- [Your task] Please quote only the lines that start at the one with "Within the photo here, which item among" and go on to the last line of the data, both ends kept.

- [Extracted information]
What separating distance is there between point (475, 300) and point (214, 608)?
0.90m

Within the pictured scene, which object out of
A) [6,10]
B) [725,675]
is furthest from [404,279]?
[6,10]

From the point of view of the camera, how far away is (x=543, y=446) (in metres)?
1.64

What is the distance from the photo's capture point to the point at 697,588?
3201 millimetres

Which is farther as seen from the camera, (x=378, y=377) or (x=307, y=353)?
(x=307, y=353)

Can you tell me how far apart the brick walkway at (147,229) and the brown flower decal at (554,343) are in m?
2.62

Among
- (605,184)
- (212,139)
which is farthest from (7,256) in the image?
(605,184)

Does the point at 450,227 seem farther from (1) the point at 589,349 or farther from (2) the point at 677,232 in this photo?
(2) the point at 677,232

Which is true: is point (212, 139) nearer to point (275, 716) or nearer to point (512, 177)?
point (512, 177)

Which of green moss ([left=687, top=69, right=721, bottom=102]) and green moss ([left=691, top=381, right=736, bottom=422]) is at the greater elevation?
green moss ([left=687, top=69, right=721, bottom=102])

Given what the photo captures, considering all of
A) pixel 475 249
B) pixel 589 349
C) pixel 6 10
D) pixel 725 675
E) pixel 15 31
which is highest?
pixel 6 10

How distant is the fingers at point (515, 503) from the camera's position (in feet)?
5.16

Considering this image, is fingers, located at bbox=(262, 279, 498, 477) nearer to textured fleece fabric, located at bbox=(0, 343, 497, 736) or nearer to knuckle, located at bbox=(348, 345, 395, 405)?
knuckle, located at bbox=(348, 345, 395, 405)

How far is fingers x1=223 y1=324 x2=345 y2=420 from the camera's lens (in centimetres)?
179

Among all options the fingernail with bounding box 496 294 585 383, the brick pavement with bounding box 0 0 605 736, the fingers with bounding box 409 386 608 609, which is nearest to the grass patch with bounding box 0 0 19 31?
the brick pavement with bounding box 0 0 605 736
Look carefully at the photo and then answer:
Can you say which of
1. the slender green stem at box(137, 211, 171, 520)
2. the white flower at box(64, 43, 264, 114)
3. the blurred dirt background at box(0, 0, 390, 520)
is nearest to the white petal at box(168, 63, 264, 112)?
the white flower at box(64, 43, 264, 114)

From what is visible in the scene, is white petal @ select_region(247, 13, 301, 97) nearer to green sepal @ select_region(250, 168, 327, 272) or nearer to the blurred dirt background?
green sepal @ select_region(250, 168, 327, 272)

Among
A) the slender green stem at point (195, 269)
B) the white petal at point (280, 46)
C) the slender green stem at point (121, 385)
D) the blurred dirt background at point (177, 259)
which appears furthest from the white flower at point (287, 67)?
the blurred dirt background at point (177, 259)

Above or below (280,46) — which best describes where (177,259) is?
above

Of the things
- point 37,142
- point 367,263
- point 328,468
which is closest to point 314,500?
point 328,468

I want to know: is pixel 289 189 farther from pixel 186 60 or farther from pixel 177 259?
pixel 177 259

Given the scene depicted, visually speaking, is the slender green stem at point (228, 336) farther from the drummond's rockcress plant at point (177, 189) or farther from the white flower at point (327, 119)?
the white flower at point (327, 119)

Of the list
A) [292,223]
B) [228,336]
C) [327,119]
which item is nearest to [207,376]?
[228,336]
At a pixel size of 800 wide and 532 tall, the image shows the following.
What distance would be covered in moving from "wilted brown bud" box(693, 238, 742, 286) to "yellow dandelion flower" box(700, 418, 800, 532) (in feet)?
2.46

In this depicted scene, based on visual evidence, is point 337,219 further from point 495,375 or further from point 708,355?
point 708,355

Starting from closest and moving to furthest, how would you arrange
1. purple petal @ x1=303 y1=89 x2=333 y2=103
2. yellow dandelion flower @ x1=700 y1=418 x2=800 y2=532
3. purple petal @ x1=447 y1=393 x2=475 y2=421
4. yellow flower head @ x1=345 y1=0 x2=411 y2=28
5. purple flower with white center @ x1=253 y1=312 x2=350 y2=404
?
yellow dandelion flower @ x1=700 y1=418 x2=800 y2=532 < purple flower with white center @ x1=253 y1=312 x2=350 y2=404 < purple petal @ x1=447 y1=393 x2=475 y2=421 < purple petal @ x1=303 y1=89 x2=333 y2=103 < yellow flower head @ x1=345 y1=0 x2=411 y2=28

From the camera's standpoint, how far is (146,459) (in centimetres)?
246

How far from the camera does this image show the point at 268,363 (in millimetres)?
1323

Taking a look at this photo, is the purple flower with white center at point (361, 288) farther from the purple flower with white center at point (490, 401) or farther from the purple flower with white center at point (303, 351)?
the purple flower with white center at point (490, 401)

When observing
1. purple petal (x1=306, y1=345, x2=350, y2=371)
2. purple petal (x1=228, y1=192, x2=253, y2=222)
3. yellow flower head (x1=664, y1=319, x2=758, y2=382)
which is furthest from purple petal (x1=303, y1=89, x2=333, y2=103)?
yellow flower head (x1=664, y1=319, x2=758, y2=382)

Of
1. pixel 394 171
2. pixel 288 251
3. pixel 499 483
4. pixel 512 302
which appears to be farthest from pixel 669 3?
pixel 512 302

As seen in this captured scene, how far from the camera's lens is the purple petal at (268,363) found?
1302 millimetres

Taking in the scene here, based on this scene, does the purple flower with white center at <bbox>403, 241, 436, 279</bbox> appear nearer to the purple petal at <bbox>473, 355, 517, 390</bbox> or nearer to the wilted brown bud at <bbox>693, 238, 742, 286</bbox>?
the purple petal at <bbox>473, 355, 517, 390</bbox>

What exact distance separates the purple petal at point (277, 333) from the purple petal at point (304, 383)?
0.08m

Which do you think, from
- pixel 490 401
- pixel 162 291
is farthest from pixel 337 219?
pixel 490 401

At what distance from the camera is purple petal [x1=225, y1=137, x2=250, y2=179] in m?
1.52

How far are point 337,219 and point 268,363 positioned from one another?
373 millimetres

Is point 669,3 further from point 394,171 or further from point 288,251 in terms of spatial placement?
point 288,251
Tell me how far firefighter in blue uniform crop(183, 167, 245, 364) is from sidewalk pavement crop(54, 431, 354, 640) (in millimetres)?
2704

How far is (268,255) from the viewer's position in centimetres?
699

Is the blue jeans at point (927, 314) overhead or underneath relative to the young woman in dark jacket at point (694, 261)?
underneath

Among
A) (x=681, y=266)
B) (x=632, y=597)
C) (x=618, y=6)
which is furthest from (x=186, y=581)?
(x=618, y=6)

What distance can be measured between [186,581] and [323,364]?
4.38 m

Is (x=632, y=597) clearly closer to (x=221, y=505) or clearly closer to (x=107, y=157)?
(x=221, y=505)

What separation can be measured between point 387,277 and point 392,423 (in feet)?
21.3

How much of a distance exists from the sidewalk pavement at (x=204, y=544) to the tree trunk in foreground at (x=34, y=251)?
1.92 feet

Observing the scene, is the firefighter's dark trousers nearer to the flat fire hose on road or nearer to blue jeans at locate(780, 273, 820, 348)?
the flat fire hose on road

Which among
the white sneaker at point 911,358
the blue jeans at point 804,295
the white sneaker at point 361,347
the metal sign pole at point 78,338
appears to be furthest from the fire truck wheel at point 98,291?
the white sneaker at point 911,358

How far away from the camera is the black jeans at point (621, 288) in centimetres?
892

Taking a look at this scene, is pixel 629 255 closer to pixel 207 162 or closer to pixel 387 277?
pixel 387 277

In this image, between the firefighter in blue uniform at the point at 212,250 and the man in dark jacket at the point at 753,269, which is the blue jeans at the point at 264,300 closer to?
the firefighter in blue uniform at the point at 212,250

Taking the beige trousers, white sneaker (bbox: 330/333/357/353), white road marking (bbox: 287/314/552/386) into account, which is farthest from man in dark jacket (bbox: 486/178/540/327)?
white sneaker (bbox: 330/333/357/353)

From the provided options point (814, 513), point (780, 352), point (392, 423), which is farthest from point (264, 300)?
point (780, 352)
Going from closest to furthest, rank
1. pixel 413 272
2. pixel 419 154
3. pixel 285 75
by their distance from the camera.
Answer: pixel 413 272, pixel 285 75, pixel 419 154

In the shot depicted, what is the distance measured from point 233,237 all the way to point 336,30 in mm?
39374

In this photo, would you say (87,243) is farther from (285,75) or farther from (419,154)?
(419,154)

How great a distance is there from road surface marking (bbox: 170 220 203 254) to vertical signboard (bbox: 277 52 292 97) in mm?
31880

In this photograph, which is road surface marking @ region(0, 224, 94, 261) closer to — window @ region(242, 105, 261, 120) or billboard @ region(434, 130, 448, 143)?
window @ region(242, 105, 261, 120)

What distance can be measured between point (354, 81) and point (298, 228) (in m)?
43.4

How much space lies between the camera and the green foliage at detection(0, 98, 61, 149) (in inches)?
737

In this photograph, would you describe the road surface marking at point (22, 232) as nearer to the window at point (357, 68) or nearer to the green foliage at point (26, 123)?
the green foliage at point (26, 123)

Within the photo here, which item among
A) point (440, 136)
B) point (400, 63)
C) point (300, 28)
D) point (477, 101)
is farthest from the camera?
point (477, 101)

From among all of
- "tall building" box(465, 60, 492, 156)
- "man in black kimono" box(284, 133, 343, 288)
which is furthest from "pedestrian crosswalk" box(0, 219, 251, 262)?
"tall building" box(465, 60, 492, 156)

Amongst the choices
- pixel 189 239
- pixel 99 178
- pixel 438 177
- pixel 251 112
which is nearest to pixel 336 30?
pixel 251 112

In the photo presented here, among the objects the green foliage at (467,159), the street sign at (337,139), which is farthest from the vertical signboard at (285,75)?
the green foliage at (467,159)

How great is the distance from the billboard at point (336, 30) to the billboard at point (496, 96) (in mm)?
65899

- [Written reply]
Within the photo here, which item among
A) point (440, 136)
B) point (400, 63)
C) point (300, 28)
D) point (477, 101)
is farthest from the camera?
point (477, 101)

From among all of
- "tall building" box(465, 60, 492, 156)
- "man in black kimono" box(284, 133, 343, 288)
which is furthest from "pedestrian crosswalk" box(0, 219, 251, 262)?
"tall building" box(465, 60, 492, 156)

Amongst the choices
- pixel 189 239
- pixel 99 178
- pixel 438 177
- pixel 251 112
which is nearest to pixel 336 30?
pixel 251 112

In the photo presented here, among the objects the green foliage at (467,159), the street sign at (337,139), which is farthest from the vertical signboard at (285,75)?
the green foliage at (467,159)

How great is the distance from the billboard at point (336, 30) to the billboard at point (496, 96) (in mm)?
65899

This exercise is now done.